2012 Equity Incentive Plan

General. Our Board of Directors and our stockholders approved our 2012 Equity Incentive Plan, or the 2012 plan, which became effective in February 2012. Our 2012 plan was a continuation of and successor to our 2002 plan and after our 2012 plan became effective, no further stock awards were made under our 2002 plan. Our Board of Directors or a duly authorized committee thereof, has the authority to administer the 2012 plan. Our Board of Directors may also delegate certain authority to one or more of our officers. Our Board of Directors or the authorized committee is referred to herein as the plan administrator.

The 2012 plan terminated and no further awards were granted upon the effective date of the 2013 plan. All awards granted under the 2012 plan that are repurchased, forfeited, expire or are cancelled will become available for grant under the 2013 plan in accordance with its terms.

Stock Options. Options granted under the 2012 plan vest at the rate specified by the plan administrator and have a term up to a maximum of 10 years. Unless the terms of an option holder’s stock option agreement provide otherwise, if an option holder’s service relationship with us, or any of our affiliates, ceases for any reason other than disability, death or cause, the option holder may generally exercise any vested options for a period of three months following the cessation of service. The option term may be extended in the event that exercise of the option following such a termination of service is prohibited by applicable securities laws or our insider trading policy. If an optionholder’s service relationship with us or any of our affiliates ceases due to disability or death, or an optionholder dies within a certain period following cessation of service, the optionholder or a beneficiary may generally exercise any vested options for a period of 12 months in the event of disability and 18 months in the event of death. In the event of a termination for cause, options generally terminate immediately upon the termination of the individual for cause. In no event may an option be exercised beyond the expiration of its term.

Corporate Transactions. In the event of certain specified significant corporate transactions, outstanding stock awards shall be assumed, continued or substituted for similar stock awards by the surviving or acquiring corporation. If any surviving or acquiring corporation fails to assume, continue or substitute such stock awards, stock awards held by participants whose continuous service has terminated will accelerate vesting in full prior to the corporate transaction. All stock awards will terminate at or prior to the corporate transaction.

WORK INSTRUCTIONS »
A - Repeat the part of the 2012 equity plan excerpt starting at "The 2012 plan terminated" and ending at "with its terms.", word for word.
B - Turn the paragraph of the 2012 equity plan excerpt that begins "General. Our Board of Directors" into a short list that keeps its main facts.
C - Resume the 2012 equity plan excerpt, picking up after its final sentence.
The items that follow aren't needed for anything here.

Items from a data source
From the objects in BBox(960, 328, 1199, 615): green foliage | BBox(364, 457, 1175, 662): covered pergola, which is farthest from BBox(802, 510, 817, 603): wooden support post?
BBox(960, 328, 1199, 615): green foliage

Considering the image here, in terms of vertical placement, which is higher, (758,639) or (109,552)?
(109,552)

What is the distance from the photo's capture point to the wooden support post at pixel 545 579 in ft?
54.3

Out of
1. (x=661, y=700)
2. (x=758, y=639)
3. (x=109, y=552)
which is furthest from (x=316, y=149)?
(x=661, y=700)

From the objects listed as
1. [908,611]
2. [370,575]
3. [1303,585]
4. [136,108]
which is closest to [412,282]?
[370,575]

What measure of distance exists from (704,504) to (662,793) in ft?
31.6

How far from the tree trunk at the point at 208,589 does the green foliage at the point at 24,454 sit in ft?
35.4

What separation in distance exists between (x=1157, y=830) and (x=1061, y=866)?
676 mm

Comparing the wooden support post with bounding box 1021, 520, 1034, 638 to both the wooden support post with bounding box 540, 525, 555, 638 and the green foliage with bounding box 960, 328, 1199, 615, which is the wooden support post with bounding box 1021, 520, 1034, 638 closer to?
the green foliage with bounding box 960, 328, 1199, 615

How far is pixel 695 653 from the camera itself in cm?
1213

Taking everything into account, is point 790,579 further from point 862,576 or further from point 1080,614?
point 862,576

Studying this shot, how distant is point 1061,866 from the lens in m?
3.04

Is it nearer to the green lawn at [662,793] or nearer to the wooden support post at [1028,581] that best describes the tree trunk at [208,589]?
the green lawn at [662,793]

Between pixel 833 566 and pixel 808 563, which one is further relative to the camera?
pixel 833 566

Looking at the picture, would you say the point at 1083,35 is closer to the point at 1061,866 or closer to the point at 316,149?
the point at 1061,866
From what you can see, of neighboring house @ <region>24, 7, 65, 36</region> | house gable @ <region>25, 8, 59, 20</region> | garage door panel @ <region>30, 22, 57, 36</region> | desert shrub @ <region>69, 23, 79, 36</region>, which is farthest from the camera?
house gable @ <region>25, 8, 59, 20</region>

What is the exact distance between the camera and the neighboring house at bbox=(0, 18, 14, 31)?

TASK-BY-TASK ANSWERS »
A -
The 2012 plan terminated and no further awards were granted upon the effective date of the 2013 plan. All awards granted under the 2012 plan that are repurchased, forfeited, expire or are cancelled will become available for grant under the 2013 plan in accordance with its terms.

B -
- The Board of Directors and stockholders approved the 2012 plan, which took effect in February 2012.
- It continued and succeeded the 2002 plan, and no further stock awards were made under the 2002 plan once it took effect.
- The Board or a duly authorized committee administers the plan and is called the plan administrator.
- The Board may delegate certain authority to one or more officers.

C -
Under the 2012 plan, a “corporate transaction” is generally the consummation of (i) a sale or other disposition of all or substantially all of our consolidated assets, (ii) a sale or other disposition of at least 90% of our outstanding securities, (iii) a merger, consolidation or similar transaction following which we are not the surviving corporation, or (iv) a merger, consolidation or similar transaction following which we are the surviving corporation but the shares of our common stock outstanding immediately prior to such transaction are converted or exchanged into other property by virtue of the transaction.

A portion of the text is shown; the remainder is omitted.